IMHO, Fortran would greatly benefit from a feature I would call **reduction function**. There are some intrinsic *reduction functions* (e.g. `sum`

, `count`

, `minval`

) which *reduce* arbitrary arrays along a specified dimension, or the array as a whole.

My suggestion is a function attribute, called `reduction`

, which creates an elemental function (kind of) which allows rank-1 arrays as *dummy arguments*, but has a scalar return value.

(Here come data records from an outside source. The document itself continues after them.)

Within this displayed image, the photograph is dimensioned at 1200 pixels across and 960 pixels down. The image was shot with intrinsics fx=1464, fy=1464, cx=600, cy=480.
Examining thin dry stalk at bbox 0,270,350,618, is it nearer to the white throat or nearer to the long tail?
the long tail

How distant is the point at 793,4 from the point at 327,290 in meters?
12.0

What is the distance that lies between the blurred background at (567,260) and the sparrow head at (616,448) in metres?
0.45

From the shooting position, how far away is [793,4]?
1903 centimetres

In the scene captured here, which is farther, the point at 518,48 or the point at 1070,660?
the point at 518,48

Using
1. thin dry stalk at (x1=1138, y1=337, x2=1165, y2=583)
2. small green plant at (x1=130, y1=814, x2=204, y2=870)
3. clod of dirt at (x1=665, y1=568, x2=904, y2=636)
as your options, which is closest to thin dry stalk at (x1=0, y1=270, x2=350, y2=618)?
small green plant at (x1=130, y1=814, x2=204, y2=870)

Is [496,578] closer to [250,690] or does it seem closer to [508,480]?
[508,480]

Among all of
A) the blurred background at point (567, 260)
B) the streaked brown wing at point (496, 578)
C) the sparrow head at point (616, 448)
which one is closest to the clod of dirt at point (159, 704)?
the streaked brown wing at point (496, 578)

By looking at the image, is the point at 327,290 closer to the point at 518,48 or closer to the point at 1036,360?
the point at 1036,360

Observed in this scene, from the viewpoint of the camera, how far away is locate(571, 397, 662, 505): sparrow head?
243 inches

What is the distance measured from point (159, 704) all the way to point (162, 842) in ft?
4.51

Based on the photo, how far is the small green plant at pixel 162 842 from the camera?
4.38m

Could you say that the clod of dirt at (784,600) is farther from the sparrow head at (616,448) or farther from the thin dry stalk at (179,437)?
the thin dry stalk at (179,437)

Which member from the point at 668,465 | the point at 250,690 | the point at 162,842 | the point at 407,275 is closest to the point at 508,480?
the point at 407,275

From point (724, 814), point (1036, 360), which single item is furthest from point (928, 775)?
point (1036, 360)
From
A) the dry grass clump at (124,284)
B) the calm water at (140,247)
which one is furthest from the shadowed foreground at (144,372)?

For example, when defining a `reduction function`

the compiler could add a hidden, optional dummy argument, called `dim`

.

When `dim`

isn’t specified when the function gets called, then all elements of the array are passed as rank-1 array to the `reduction function`

. When `dim`

is specified, all array slices along this dimension are passed to the `reduction function`

and *reduced* to an array of rank (n-1).

```
reduction function median(array) result(m)
real, intent(in) :: array(:)
real :: m
! sort array and pick median value
end function median
```

```
a = reshape([1., 2., 3., 4., 5., 6., 7., 8., 9.], [3, 3])
print *, median(a) ! -> 5.
print *, median(a, dim=1) ! -> [2., 5., 8.]
print *, median(a, dim=2) ! -> [4., 5., 6.]
```

Today, without this feature, it requires an interface for every possible rank of an array.